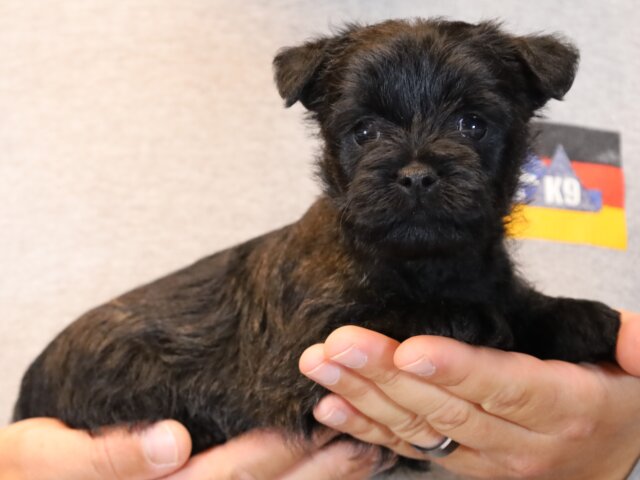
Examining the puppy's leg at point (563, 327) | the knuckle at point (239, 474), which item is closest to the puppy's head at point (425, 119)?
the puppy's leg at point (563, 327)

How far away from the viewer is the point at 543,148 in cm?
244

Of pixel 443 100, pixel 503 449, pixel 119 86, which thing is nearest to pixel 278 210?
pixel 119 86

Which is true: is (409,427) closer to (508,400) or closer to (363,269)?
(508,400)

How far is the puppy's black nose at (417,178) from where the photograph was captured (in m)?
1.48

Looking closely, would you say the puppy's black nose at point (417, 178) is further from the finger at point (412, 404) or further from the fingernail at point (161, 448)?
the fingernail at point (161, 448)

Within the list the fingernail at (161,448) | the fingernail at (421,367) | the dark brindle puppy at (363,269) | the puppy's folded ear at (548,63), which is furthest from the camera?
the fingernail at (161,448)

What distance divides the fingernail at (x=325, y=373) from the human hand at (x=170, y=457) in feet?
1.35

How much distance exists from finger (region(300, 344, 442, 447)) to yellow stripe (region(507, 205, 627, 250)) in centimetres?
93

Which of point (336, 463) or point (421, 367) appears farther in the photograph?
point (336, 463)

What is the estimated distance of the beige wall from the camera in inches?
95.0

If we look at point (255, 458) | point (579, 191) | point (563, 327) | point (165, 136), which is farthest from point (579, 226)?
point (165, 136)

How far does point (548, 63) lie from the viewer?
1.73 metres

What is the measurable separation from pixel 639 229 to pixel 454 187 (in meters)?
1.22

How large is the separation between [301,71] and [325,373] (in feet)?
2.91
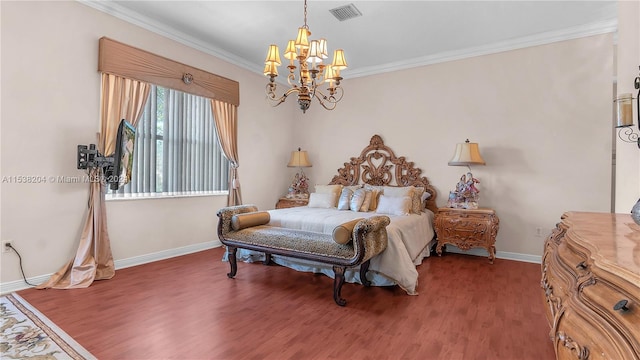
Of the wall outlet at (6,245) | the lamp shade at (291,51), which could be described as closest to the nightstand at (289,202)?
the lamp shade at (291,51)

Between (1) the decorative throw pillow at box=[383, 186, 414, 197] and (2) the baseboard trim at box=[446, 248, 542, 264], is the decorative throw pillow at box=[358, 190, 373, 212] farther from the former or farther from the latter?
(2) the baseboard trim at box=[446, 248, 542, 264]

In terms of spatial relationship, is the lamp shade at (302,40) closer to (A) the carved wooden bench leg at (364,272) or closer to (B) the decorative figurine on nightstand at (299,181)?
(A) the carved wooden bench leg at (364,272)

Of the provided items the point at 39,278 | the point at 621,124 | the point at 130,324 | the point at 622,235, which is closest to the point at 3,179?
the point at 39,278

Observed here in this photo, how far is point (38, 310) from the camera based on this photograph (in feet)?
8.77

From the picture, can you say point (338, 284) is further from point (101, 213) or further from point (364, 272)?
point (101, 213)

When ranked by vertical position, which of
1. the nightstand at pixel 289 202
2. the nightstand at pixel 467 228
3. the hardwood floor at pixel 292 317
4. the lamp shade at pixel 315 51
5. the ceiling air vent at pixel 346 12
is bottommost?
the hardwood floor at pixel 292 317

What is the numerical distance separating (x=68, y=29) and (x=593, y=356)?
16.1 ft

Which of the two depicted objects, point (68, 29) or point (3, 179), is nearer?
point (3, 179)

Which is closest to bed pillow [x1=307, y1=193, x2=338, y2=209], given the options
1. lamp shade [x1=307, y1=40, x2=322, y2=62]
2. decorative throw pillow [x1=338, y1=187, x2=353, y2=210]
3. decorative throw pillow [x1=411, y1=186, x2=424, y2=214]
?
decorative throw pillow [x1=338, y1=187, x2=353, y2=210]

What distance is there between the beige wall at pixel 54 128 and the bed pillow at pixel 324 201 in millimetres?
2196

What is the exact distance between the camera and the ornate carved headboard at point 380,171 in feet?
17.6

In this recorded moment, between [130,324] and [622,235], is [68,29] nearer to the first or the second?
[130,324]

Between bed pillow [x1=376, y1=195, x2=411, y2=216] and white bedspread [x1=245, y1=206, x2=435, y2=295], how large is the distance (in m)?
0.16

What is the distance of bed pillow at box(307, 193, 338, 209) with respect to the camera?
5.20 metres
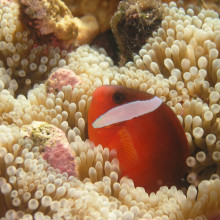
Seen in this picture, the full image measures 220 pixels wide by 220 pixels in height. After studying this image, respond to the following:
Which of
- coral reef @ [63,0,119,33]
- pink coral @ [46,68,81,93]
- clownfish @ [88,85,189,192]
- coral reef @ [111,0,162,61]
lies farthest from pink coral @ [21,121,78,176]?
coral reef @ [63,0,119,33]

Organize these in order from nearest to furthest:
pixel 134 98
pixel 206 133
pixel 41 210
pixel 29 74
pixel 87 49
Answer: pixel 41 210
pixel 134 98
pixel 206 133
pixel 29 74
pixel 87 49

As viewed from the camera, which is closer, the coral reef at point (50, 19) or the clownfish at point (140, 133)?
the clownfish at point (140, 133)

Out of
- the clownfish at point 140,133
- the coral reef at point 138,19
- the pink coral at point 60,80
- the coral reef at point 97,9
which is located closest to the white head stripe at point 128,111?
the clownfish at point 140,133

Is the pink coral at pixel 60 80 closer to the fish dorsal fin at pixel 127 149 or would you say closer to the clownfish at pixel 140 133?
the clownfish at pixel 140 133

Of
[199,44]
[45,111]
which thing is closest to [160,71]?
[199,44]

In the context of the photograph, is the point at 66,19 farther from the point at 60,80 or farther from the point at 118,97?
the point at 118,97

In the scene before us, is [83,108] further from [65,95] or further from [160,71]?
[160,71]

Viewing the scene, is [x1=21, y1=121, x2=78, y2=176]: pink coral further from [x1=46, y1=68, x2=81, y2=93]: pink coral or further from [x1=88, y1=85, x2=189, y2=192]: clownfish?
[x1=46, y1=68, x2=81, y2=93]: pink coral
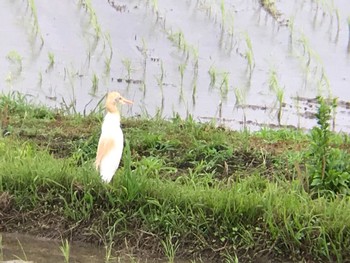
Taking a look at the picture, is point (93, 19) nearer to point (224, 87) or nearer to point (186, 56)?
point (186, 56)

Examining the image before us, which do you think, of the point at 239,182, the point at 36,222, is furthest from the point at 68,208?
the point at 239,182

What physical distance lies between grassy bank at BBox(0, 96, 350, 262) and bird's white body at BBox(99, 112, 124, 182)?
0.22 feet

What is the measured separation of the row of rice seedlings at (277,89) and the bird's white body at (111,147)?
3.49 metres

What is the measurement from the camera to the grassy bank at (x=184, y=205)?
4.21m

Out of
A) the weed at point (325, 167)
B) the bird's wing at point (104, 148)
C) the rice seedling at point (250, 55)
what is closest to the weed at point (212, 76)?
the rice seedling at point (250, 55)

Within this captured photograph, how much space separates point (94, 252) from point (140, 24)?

^^^^^^^^

* [REQUIREMENTS]: Write out the entries above word for word. Do not include the pictures.

* [SOLUTION]:
Examining the puppy's leg at point (563, 327) | the knuckle at point (239, 474), which item is closest to the puppy's head at point (425, 119)?
the puppy's leg at point (563, 327)

How far away from the viewer is the point at 543,148 in cm?
244

Of pixel 443 100, pixel 503 449, pixel 119 86, which thing is nearest to pixel 278 210?
pixel 119 86

Which is true: is (409,427) closer to (508,400) or closer to (363,269)?
(508,400)

How far is the puppy's black nose at (417,178) from where the photograph was captured (in m)?
1.48

Looking closely, would you say the puppy's black nose at point (417, 178) is further from the finger at point (412, 404) or further from the fingernail at point (161, 448)?
the fingernail at point (161, 448)

Within the list the fingernail at (161,448) | the fingernail at (421,367) | the dark brindle puppy at (363,269) | the puppy's folded ear at (548,63), which is furthest from the camera?
the fingernail at (161,448)

What distance divides the fingernail at (x=325, y=373) from the human hand at (x=170, y=457) in feet?
1.35

How much distance exists from finger (region(300, 344, 442, 447)) to yellow stripe (region(507, 205, 627, 250)) in centimetres?
93

Which of point (336, 463) or point (421, 367) appears farther in the photograph?
point (336, 463)

What is the estimated distance of the beige wall from the camera in inches?
95.0

If we look at point (255, 458) | point (579, 191) | point (563, 327) | point (165, 136), which is farthest from point (579, 226)?
point (165, 136)

How far does point (548, 63) lie from the viewer?
1.73 metres

What is the measurable separation from pixel 639 229 to pixel 454 187 (in meters)?
1.22

How large is the separation between [301,71] and [325,373] (in feet)?
2.91
Of the wall outlet at (6,245) | the lamp shade at (291,51), which could be described as closest to the nightstand at (289,202)?
the lamp shade at (291,51)

Between (1) the decorative throw pillow at box=[383, 186, 414, 197] and (2) the baseboard trim at box=[446, 248, 542, 264], is the decorative throw pillow at box=[358, 190, 373, 212] farther from the former or farther from the latter?
(2) the baseboard trim at box=[446, 248, 542, 264]

In terms of spatial relationship, is the lamp shade at (302,40) closer to (A) the carved wooden bench leg at (364,272) or closer to (B) the decorative figurine on nightstand at (299,181)?
(A) the carved wooden bench leg at (364,272)

Of the provided items the point at 39,278 | the point at 621,124 | the point at 130,324 | the point at 622,235, which is closest to the point at 3,179?
the point at 39,278

Observed here in this photo, how far is point (38, 310) from the camera based on this photograph (in feet)?
8.77

From the picture, can you say point (338, 284) is further from point (101, 213) or further from point (364, 272)?
point (101, 213)

When ranked by vertical position, which of
1. the nightstand at pixel 289 202
2. the nightstand at pixel 467 228
3. the hardwood floor at pixel 292 317
4. the lamp shade at pixel 315 51
5. the ceiling air vent at pixel 346 12
is bottommost?
the hardwood floor at pixel 292 317

What is the numerical distance separating (x=68, y=29) and (x=593, y=356)?
16.1 ft

Which of the two depicted objects, point (68, 29) or point (3, 179), is nearer?
point (3, 179)

Which is closest to bed pillow [x1=307, y1=193, x2=338, y2=209], given the options
1. lamp shade [x1=307, y1=40, x2=322, y2=62]
2. decorative throw pillow [x1=338, y1=187, x2=353, y2=210]
3. decorative throw pillow [x1=411, y1=186, x2=424, y2=214]
?
decorative throw pillow [x1=338, y1=187, x2=353, y2=210]

What distance is there between the beige wall at pixel 54 128 and the bed pillow at pixel 324 201 in millimetres?
2196

What is the exact distance between the camera and the ornate carved headboard at point 380,171 in feet?
17.6

In this recorded moment, between [130,324] and [622,235], is [68,29] nearer to the first or the second?
[130,324]

Between bed pillow [x1=376, y1=195, x2=411, y2=216] and white bedspread [x1=245, y1=206, x2=435, y2=295], how large is the distance (in m)?
0.16

What is the distance of bed pillow at box(307, 193, 338, 209) with respect to the camera?
5.20 metres
Seen in this picture, the full image measures 220 pixels wide by 220 pixels in height. After studying this image, respond to the following:
Which of
- coral reef @ [63,0,119,33]
- pink coral @ [46,68,81,93]
- clownfish @ [88,85,189,192]
- coral reef @ [111,0,162,61]
lies farthest from pink coral @ [21,121,78,176]?
coral reef @ [63,0,119,33]

Organize these in order from nearest to furthest:
pixel 134 98
pixel 206 133
pixel 41 210
pixel 29 74
pixel 87 49
Answer: pixel 41 210
pixel 134 98
pixel 206 133
pixel 29 74
pixel 87 49

As viewed from the camera, which is closer, the coral reef at point (50, 19) or the clownfish at point (140, 133)?
the clownfish at point (140, 133)

Out of
- the clownfish at point 140,133
- the coral reef at point 138,19
- the pink coral at point 60,80
- the coral reef at point 97,9
which is located closest to the white head stripe at point 128,111?
the clownfish at point 140,133

Is the pink coral at pixel 60 80 closer to the fish dorsal fin at pixel 127 149 or would you say closer to the clownfish at pixel 140 133?
the clownfish at pixel 140 133

Of
[199,44]
[45,111]
which thing is closest to [160,71]?
[199,44]

In the context of the photograph, is the point at 66,19 farther from the point at 60,80 or farther from the point at 118,97?
the point at 118,97

In the scene before us, is [83,108] further from [65,95] or further from [160,71]?
[160,71]

Viewing the scene, is [x1=21, y1=121, x2=78, y2=176]: pink coral further from [x1=46, y1=68, x2=81, y2=93]: pink coral or further from [x1=88, y1=85, x2=189, y2=192]: clownfish?
[x1=46, y1=68, x2=81, y2=93]: pink coral
Taking a look at the picture, is point (93, 19) nearer to point (224, 87) or nearer to point (186, 56)?
point (186, 56)

Examining the image before us, which do you think, of the point at 239,182, the point at 36,222, is furthest from the point at 68,208?
the point at 239,182

What physical distance lies between grassy bank at BBox(0, 96, 350, 262) and bird's white body at BBox(99, 112, 124, 182)?
0.22 feet

What is the measured separation of the row of rice seedlings at (277,89) and the bird's white body at (111,147)?
3.49 metres

What is the measurement from the camera to the grassy bank at (x=184, y=205)?
4.21m

Out of
A) the weed at point (325, 167)
B) the bird's wing at point (104, 148)
C) the rice seedling at point (250, 55)
what is closest to the weed at point (212, 76)?
the rice seedling at point (250, 55)

Within this captured photograph, how much space separates point (94, 252) from point (140, 24)?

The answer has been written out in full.